The party was already in full swing, students lined up outside the doors to pay their cover charge.

I invited Rakel. Or, I should say, I told her about the party in one of the rare intervals where she wasn’t wearing headphones and she seemed like she might not stab me for daring to speak to her.

“Who’s throwing it?” she said.

“Miles Griffin.”

There was no need to explain any further. Everyone on campus knows Miles.

“I might go,” Rakel said, as if conferring some huge favor on me.

I left it at that, not even brave enough to throw in a, “See you there.”

Rakel and I have not become closer friends in the nearly two months we’ve been sharing a room.
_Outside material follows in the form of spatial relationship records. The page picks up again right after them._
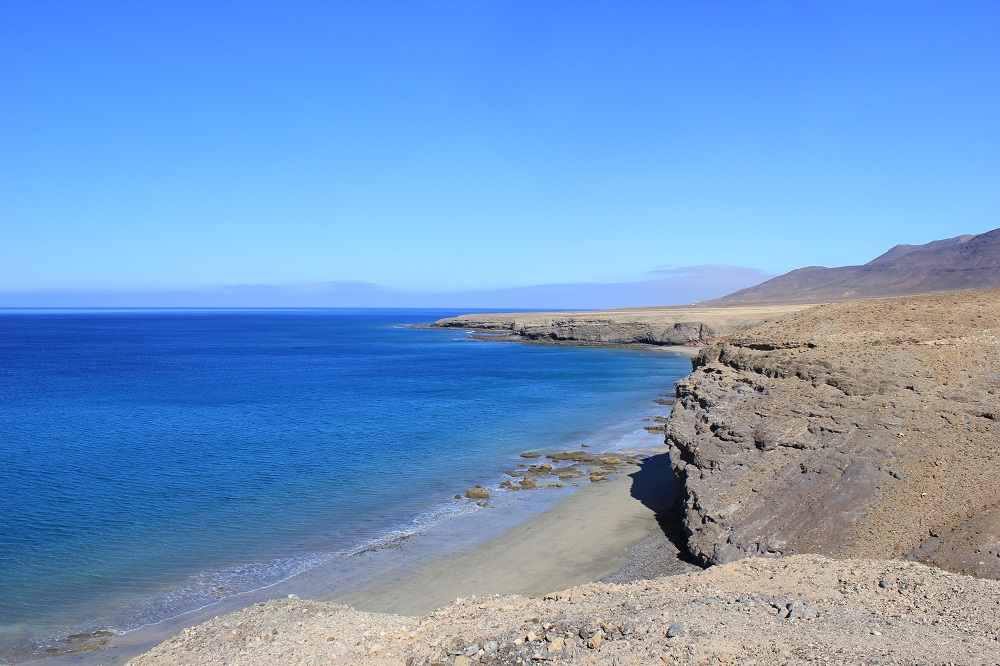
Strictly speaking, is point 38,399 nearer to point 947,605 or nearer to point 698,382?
point 698,382

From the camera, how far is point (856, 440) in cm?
1620

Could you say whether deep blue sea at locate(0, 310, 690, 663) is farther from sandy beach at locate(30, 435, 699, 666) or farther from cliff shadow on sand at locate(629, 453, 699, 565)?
cliff shadow on sand at locate(629, 453, 699, 565)

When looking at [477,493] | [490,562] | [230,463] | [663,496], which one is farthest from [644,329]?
[490,562]

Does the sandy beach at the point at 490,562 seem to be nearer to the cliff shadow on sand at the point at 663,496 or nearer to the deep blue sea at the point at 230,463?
the cliff shadow on sand at the point at 663,496

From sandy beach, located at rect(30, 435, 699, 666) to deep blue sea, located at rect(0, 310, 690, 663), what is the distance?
3.18 feet

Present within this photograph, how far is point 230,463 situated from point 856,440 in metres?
22.6

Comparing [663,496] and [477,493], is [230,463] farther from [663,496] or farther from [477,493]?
[663,496]

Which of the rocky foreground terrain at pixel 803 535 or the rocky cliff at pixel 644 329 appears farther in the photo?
the rocky cliff at pixel 644 329

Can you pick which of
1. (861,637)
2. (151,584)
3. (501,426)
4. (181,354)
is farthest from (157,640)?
(181,354)

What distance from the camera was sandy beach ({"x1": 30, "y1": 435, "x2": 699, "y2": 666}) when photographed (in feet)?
48.2

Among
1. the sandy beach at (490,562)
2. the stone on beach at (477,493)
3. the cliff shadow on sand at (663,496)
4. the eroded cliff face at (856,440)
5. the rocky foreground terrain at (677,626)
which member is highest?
the eroded cliff face at (856,440)

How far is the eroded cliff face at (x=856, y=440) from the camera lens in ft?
46.5

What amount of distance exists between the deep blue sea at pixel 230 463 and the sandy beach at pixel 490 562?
970 mm

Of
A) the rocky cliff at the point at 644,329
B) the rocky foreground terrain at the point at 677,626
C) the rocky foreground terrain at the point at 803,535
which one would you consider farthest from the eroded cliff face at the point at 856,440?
the rocky cliff at the point at 644,329
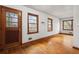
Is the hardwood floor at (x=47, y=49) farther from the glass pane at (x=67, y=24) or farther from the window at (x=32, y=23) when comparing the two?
the glass pane at (x=67, y=24)

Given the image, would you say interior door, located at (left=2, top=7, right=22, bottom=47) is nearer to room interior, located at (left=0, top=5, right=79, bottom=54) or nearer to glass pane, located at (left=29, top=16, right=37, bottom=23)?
room interior, located at (left=0, top=5, right=79, bottom=54)

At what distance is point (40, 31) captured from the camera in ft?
21.5

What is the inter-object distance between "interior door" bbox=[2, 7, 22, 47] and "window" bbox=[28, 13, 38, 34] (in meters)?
0.97

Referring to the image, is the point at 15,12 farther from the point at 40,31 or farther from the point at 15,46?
the point at 40,31

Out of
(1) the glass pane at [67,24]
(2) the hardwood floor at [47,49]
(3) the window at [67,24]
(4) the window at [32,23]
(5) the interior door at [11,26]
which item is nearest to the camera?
(2) the hardwood floor at [47,49]

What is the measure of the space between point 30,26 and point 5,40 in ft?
6.85

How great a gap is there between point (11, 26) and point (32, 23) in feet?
6.04

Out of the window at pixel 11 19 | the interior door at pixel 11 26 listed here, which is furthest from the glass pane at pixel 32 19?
the window at pixel 11 19

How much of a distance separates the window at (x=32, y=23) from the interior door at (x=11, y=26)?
975mm

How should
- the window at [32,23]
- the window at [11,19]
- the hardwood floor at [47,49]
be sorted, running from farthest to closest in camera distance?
the window at [32,23]
the window at [11,19]
the hardwood floor at [47,49]

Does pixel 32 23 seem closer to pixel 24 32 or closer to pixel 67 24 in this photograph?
pixel 24 32

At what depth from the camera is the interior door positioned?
385 centimetres

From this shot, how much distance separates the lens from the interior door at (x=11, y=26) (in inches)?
152

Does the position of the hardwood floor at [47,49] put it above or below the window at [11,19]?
below
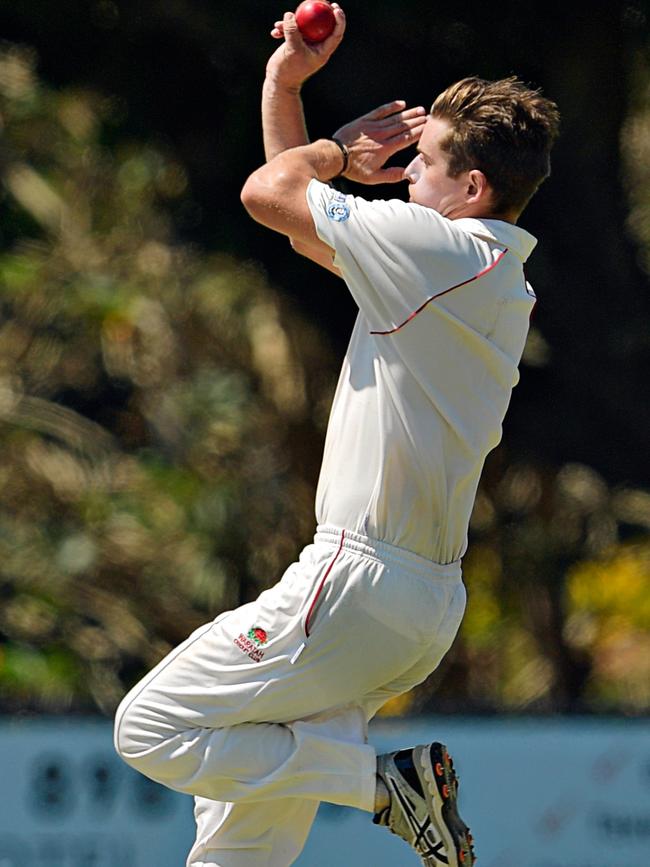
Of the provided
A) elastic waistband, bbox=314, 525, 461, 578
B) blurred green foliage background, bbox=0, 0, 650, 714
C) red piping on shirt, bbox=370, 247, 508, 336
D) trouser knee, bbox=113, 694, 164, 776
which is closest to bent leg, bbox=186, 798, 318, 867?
trouser knee, bbox=113, 694, 164, 776

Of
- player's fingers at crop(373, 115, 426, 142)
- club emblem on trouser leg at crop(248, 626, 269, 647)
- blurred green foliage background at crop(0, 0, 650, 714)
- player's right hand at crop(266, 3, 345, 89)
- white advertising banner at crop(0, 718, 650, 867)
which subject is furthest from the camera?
blurred green foliage background at crop(0, 0, 650, 714)

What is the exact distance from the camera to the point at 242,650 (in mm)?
3559

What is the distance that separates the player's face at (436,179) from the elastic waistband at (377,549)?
69 centimetres

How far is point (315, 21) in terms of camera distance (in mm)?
3631

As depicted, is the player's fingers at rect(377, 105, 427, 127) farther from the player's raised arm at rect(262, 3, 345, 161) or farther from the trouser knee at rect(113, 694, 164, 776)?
the trouser knee at rect(113, 694, 164, 776)

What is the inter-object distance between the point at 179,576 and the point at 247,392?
122 centimetres

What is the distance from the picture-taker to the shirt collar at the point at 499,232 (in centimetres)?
349

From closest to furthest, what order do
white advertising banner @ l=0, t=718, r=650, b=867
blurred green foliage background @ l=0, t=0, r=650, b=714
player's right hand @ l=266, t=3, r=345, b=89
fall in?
1. player's right hand @ l=266, t=3, r=345, b=89
2. white advertising banner @ l=0, t=718, r=650, b=867
3. blurred green foliage background @ l=0, t=0, r=650, b=714

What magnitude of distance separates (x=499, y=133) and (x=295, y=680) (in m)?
1.19

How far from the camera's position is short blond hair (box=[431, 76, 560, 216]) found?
137 inches

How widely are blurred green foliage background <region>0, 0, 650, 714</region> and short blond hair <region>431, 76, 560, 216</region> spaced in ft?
16.9

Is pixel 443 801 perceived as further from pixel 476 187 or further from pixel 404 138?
pixel 404 138

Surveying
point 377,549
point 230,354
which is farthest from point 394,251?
point 230,354

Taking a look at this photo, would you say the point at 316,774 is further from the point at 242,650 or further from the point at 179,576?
the point at 179,576
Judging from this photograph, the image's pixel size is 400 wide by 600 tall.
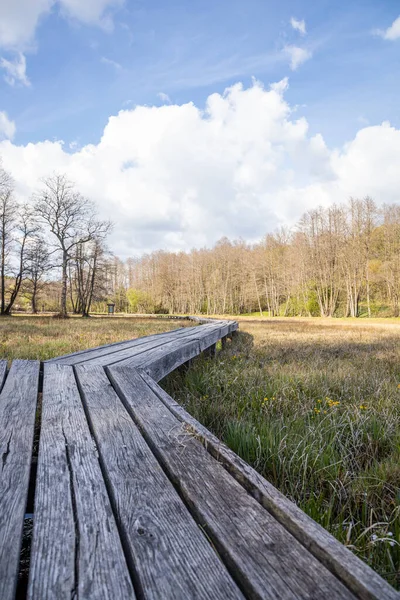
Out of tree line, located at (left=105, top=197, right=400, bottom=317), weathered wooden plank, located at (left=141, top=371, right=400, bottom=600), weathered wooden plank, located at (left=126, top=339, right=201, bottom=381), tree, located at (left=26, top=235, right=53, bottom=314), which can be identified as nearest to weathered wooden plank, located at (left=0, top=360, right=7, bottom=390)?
weathered wooden plank, located at (left=126, top=339, right=201, bottom=381)

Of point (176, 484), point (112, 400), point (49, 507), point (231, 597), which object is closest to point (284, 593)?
point (231, 597)

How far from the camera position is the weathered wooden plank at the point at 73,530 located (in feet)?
2.52

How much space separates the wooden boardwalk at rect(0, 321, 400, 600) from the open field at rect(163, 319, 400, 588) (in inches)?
13.5

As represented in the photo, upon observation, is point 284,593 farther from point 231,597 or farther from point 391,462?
point 391,462

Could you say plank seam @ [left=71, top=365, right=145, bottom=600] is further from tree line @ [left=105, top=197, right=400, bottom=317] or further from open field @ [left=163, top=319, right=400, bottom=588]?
tree line @ [left=105, top=197, right=400, bottom=317]

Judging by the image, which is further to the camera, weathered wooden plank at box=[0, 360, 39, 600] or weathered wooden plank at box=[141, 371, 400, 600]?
weathered wooden plank at box=[0, 360, 39, 600]

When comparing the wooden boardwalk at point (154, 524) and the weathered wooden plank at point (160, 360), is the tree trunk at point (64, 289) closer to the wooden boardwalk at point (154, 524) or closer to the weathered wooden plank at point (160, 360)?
the weathered wooden plank at point (160, 360)

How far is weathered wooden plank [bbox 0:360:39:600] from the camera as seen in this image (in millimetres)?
857

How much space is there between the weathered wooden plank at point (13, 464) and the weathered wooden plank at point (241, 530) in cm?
52

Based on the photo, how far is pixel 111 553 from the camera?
34.3 inches

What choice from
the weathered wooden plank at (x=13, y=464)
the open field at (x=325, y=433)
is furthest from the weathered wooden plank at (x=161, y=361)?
the weathered wooden plank at (x=13, y=464)

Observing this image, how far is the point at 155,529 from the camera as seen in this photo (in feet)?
3.18

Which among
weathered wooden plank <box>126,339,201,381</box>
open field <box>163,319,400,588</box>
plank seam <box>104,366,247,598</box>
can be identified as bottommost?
open field <box>163,319,400,588</box>

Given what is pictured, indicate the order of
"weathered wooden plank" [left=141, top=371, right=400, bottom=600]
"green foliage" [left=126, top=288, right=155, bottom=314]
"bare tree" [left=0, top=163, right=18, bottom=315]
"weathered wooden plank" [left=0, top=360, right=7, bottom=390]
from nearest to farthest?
"weathered wooden plank" [left=141, top=371, right=400, bottom=600] → "weathered wooden plank" [left=0, top=360, right=7, bottom=390] → "bare tree" [left=0, top=163, right=18, bottom=315] → "green foliage" [left=126, top=288, right=155, bottom=314]
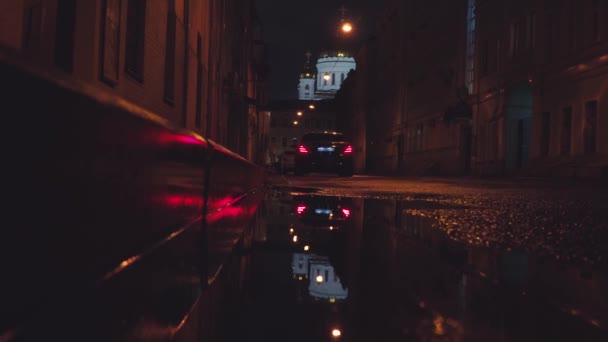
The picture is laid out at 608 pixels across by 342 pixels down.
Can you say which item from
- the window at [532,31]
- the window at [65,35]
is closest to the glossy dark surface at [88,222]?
the window at [65,35]

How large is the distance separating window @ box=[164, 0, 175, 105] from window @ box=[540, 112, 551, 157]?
57.8 ft

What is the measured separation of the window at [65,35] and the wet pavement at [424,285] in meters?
4.03

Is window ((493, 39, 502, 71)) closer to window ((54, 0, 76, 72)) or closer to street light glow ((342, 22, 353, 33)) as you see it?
street light glow ((342, 22, 353, 33))

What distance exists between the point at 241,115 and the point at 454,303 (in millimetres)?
31260

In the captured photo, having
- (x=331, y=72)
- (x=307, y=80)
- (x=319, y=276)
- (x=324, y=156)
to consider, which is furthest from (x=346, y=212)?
(x=307, y=80)

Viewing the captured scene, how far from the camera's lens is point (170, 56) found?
13.9m

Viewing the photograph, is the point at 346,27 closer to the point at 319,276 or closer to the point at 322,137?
the point at 322,137

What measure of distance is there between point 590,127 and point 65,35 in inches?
795

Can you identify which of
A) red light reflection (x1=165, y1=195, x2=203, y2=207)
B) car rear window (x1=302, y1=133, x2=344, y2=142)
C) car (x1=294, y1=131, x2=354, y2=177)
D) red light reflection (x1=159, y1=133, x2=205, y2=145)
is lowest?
red light reflection (x1=165, y1=195, x2=203, y2=207)

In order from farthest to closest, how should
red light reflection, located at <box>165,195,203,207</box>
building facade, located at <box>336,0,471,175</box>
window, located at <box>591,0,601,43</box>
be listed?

The center of our dorm room is an invisible Berlin Wall that I’m not allowed to cross, and we never walk together, even when we’re leaving the Undercroft to go to the same class at the same time.

The closest she’s ever been to friendly was in our last Security Systems class, when I managed to successfully decode the mystery USB stick handed out by Professor Gillespie. He gave us no instructions whatsoever. I managed to image the USB stick and start forensicating it. It was TAILS, with LUKS encrypted partition. The professor forbade us from using cloud computing or any external system, so I had to brute force the password.

I was first to finish, in what Professor Gillespie informed us was record time.

Rakel leaned back in her chair to get a better look at my computer screen.

“How’d you figure that out?” she demanded.

“I ran hashcat against the LUKS password,” I said, showing her all the steps I took.

“How’d you know to do that? The professor never said.”

“Just trying different things,” I said. “I think . . . sometimes when you know you don’t know anything, you can find a solution somebody else might overlook. Trying even the ideas that seem stupid.”

On the next challenge, Rakel was quickest to finish.

“Nice!” I said, checking her solution in return. “That was smart.”